___ RECORDED DATA ___
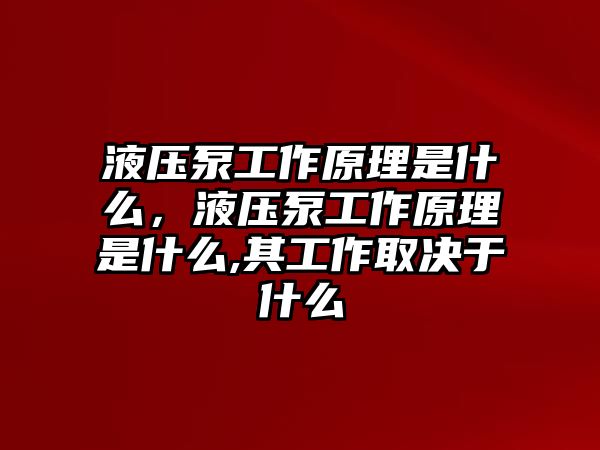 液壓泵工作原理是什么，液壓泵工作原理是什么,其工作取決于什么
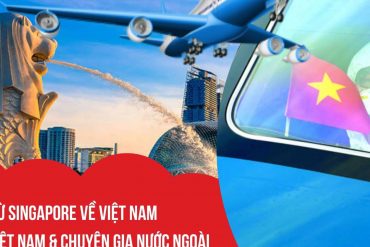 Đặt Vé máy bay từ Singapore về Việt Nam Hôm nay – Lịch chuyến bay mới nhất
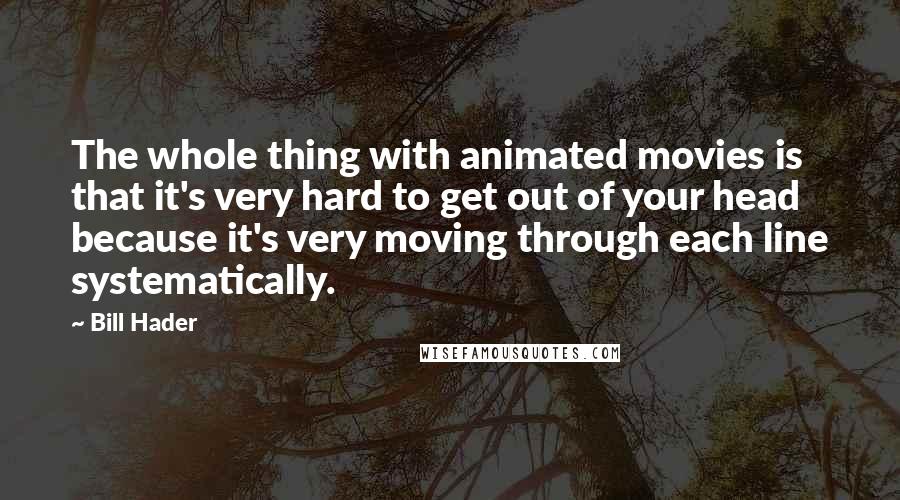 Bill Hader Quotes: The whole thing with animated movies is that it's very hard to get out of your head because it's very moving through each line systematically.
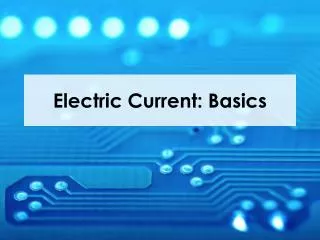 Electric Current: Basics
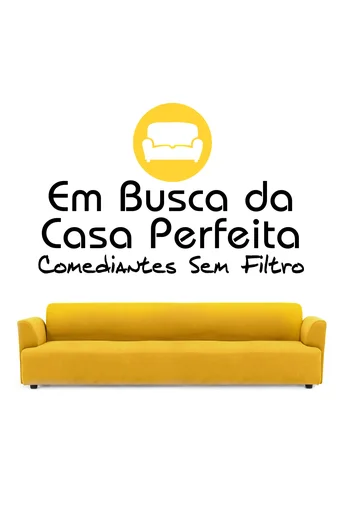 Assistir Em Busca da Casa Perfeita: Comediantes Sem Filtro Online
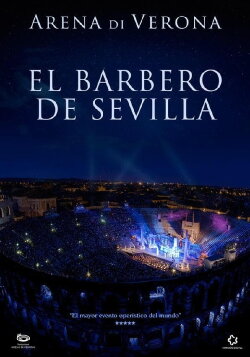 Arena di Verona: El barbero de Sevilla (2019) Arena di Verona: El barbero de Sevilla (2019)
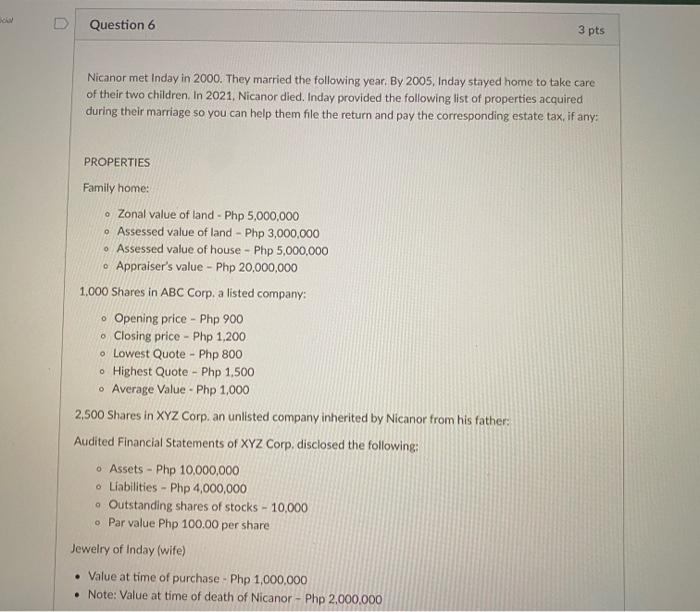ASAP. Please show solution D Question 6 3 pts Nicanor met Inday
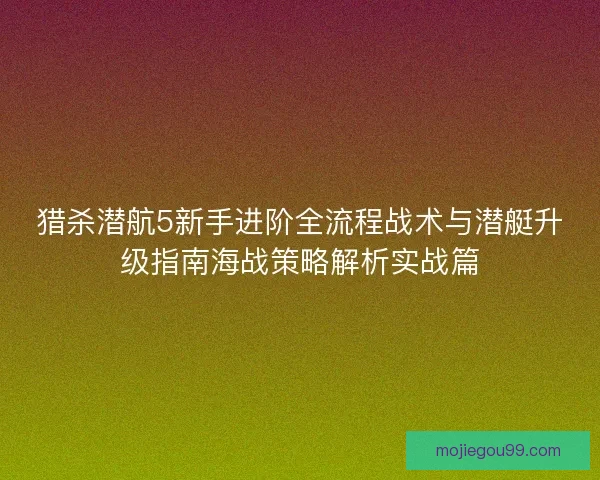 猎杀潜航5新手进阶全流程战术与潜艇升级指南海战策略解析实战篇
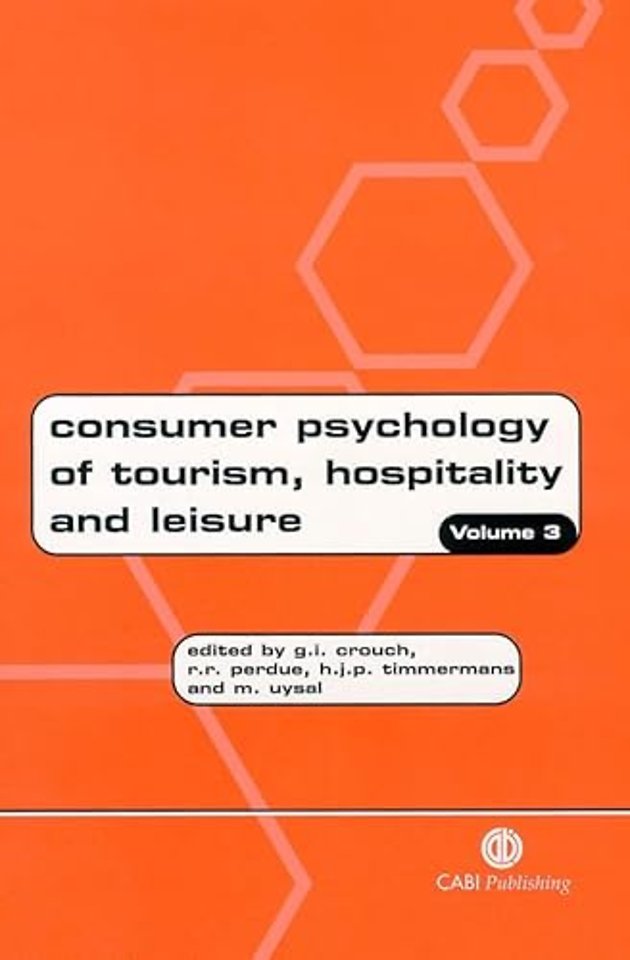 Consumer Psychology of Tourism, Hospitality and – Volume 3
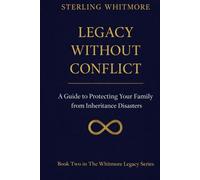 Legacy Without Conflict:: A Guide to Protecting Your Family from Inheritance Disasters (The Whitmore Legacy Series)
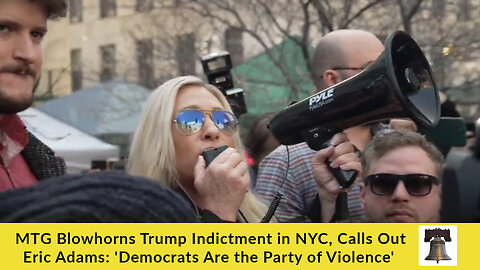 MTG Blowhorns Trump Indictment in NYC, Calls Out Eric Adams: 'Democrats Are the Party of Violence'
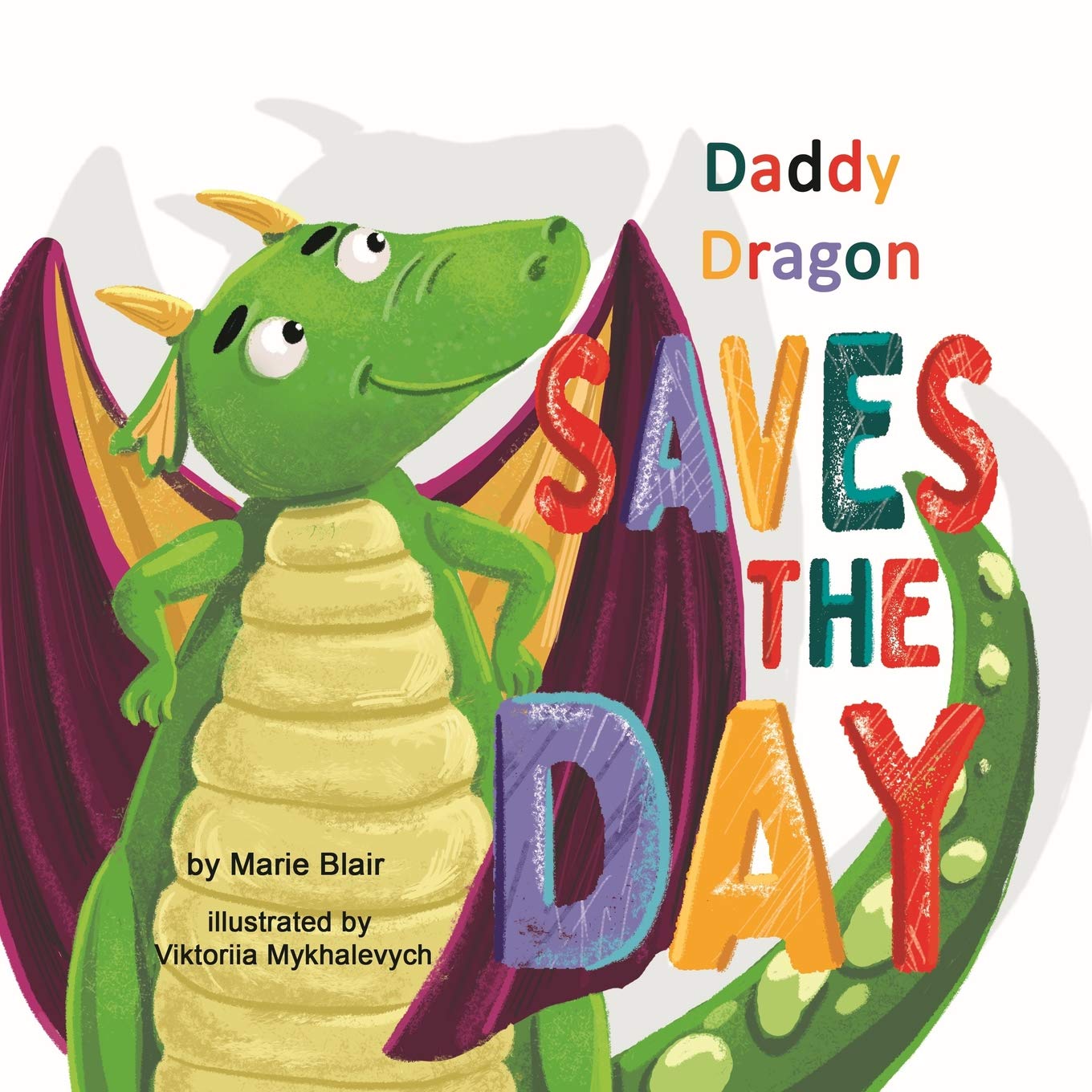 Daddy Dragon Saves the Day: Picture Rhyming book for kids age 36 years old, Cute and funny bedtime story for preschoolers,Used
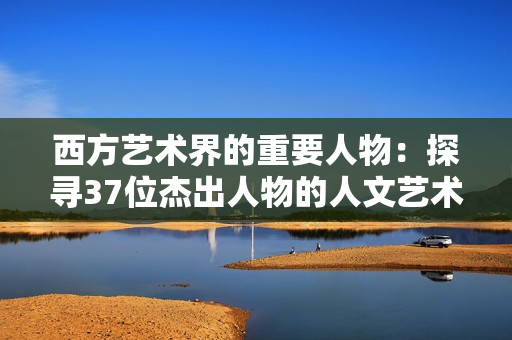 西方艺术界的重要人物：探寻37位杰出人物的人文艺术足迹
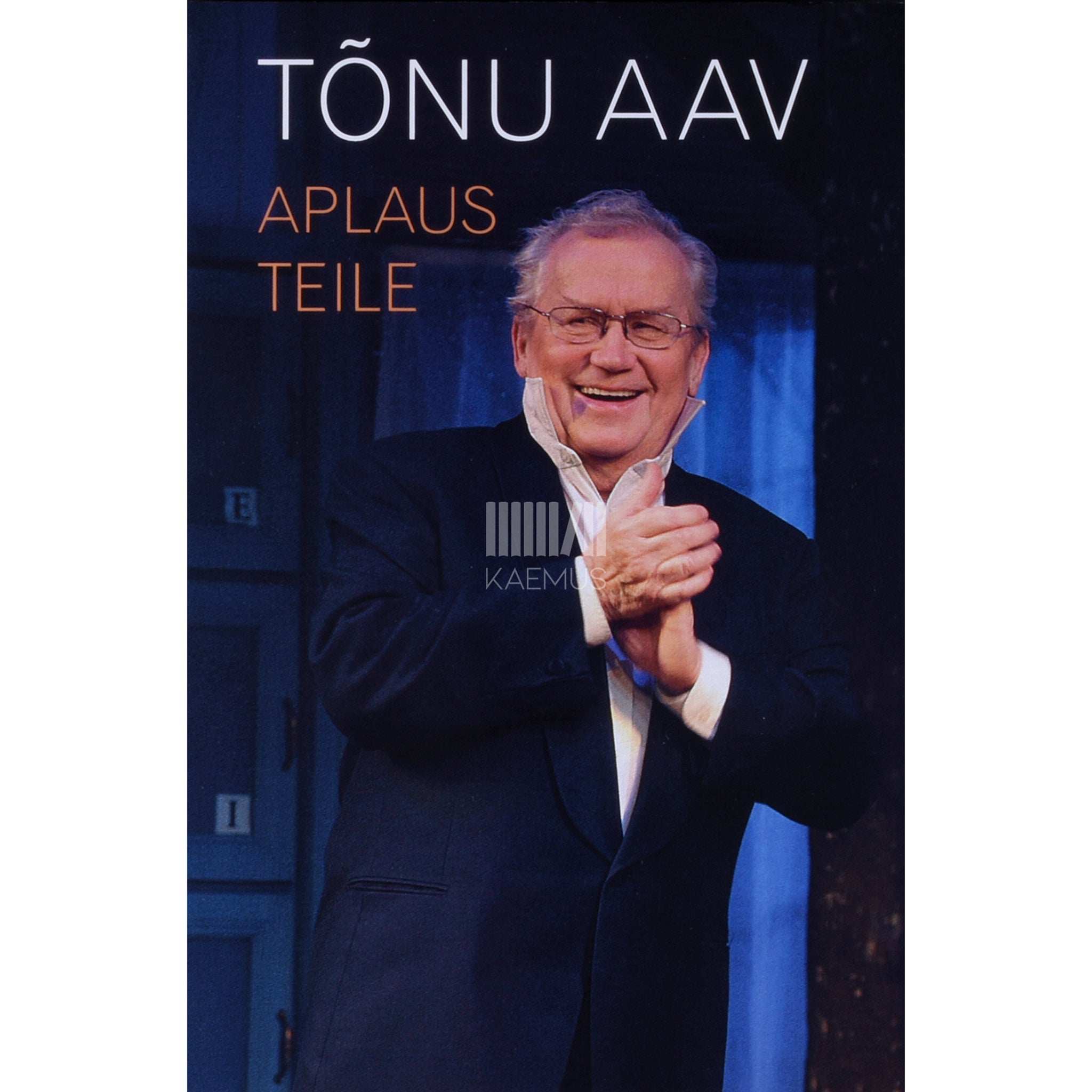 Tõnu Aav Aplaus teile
___
## TASK INSTRUCTIONS
Copy each of the records above word for word, leaving out the pictures.

## REPLY
 液壓泵工作原理是什么，液壓泵工作原理是什么,其工作取決于什么
 Đặt Vé máy bay từ Singapore về Việt Nam Hôm nay – Lịch chuyến bay mới nhất
 Bill Hader Quotes: The whole thing with animated movies is that it's very hard to get out of your head because it's very moving through each line systematically.
 Electric Current: Basics
 Assistir Em Busca da Casa Perfeita: Comediantes Sem Filtro Online
 Arena di Verona: El barbero de Sevilla (2019) Arena di Verona: El barbero de Sevilla (2019)
ASAP. Please show solution D Question 6 3 pts Nicanor met Inday
 猎杀潜航5新手进阶全流程战术与潜艇升级指南海战策略解析实战篇
 Consumer Psychology of Tourism, Hospitality and – Volume 3
 Legacy Without Conflict:: A Guide to Protecting Your Family from Inheritance Disasters (The Whitmore Legacy Series)
 MTG Blowhorns Trump Indictment in NYC, Calls Out Eric Adams: 'Democrats Are the Party of Violence'
 Daddy Dragon Saves the Day: Picture Rhyming book for kids age 36 years old, Cute and funny bedtime story for preschoolers,Used
 西方艺术界的重要人物：探寻37位杰出人物的人文艺术足迹
 Tõnu Aav Aplaus teile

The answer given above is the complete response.